## What you will do
(a) In the Caenorhabditis bovis genome abstract, from which animals' ears has C. bovis been isolated several times?
(b) Copy out part of the Caenorhabditis bovis genome abstract, beginning at the words "The genome of Caenorhabditis" and stopping after "(published DOI: 10.1016/j.cub.2020.01.074)", and rename "Posted" to "Released" throughout.

## Source extract

* * * * * * *

The genome of Caenorhabditis bovis
Laura C Falzon,
Eunice M Machuka,
Maurice K Murungi,
Samuel M Njoroge,
Christian O Odinga,
Eric M Fèvre,
Posted 19 Sep 2019
bioRxiv DOI: 10.1101/766857 (published DOI: 10.1016/j.cub.2020.01.074)
Posted 19 Sep 2019
The free-living nematode Caenorhabditis elegans is a key laboratory model for metazoan biology. C. elegans is also used as a model for parasitic nematodes despite being only distantly related to most parasitic species. All ~65 Caenorhabditis species currently in culture are free-living with most having been isolated from decaying plant or fungal matter. Caenorhabditis bovis is a particularly unusual species, having been isolated several times from the inflamed ears of Zebu cattle in Eastern Africa where it is believed to be the cause of bovine parasitic otitis. C. bovis is therefore of particular interest to researchers interested in the evolution of nematode parasitism and in Caenorhabditis diversity. However, as C. bovis is not in laboratory culture, it remains little studied and details of its prevalence, role in bovine parasitic otitis and relationships to other Caenorhabditis species are scarce. Here, by sampling livestock markets and slaughterhouses in Western Kenya, we successfully reisolate C. bovis from the ear of adult female Zebu. We sequence the genome of C. bovis using the Oxford Nanopore MinION platform in a nearby field laboratory and use the data to generate a chromosome-scale draft genome sequence. We exploit this draft genome to reconstruct the phylogenetic relationships of C. bovis to other Caenorhabditis species and reveal the changes in genome size and content that have occurred during its evolution. We also identify expansions in several gene families that have been implicated in parasitism in other nematode species, including those associated with resistance to antihelminthic drugs. The high-quality draft genome and our analyses thereof represent a significant advancement in our understanding of this unusual Caenorhabditis species.

* * * * * * *

## Dataset

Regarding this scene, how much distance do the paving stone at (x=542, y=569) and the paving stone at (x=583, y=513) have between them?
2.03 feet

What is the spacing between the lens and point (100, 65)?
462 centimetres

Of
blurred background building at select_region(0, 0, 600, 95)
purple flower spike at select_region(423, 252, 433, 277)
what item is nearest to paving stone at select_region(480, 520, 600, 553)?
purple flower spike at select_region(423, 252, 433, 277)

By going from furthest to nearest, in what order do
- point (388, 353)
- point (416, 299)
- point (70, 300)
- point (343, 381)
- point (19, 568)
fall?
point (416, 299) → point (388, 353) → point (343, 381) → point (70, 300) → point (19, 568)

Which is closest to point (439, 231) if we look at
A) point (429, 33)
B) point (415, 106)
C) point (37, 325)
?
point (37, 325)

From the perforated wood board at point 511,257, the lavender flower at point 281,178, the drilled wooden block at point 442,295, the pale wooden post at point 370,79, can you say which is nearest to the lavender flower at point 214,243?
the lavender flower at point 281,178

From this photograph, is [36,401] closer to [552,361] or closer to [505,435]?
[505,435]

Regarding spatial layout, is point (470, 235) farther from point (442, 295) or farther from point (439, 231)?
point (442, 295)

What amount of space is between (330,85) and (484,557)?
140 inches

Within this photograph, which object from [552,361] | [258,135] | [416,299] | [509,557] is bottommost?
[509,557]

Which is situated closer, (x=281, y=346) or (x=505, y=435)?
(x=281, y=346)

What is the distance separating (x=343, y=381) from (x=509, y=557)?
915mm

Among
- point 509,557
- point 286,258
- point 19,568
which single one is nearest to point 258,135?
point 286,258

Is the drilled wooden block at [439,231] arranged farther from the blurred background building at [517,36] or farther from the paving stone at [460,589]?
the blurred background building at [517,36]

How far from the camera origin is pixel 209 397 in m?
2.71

* * * * * * *

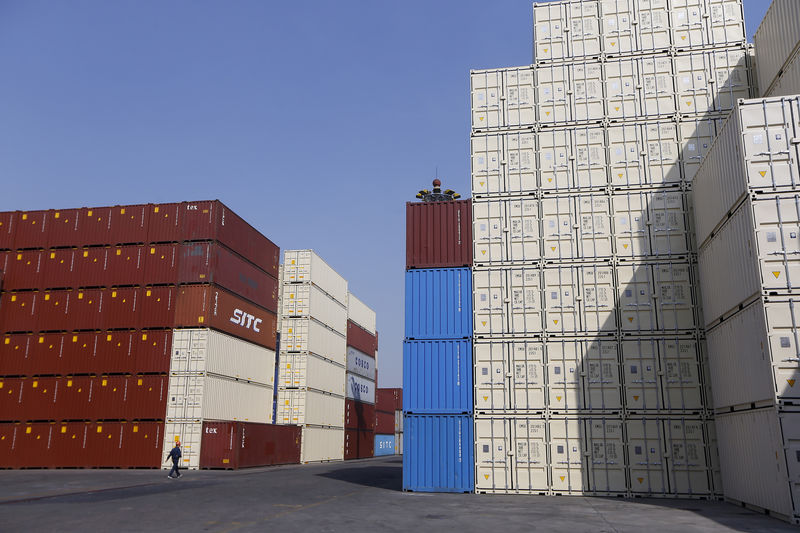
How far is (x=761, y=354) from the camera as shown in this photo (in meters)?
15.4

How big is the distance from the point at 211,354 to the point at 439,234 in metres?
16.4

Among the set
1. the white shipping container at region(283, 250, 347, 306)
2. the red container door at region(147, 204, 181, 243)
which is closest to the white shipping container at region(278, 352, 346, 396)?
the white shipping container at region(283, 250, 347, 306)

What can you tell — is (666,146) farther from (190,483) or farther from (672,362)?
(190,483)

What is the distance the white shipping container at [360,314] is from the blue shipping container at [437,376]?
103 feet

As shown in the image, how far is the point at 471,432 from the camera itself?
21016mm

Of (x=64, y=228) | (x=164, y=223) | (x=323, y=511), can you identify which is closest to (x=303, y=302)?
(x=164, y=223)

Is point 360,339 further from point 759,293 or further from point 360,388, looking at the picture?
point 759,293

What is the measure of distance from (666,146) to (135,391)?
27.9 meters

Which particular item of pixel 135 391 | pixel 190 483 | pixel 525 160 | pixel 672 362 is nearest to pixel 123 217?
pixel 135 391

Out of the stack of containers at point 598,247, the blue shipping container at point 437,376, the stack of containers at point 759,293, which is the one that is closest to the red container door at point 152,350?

* * * * * * *

## Solutions to each task
(a) From the inflamed ears of Zebu cattle in Eastern Africa.

(b)
The genome of Caenorhabditis bovis
Laura C Falzon,
Eunice M Machuka,
Maurice K Murungi,
Samuel M Njoroge,
Christian O Odinga,
Eric M Fèvre,
Released 19 Sep 2019
bioRxiv DOI: 10.1101/766857 (published DOI: 10.1016/j.cub.2020.01.074)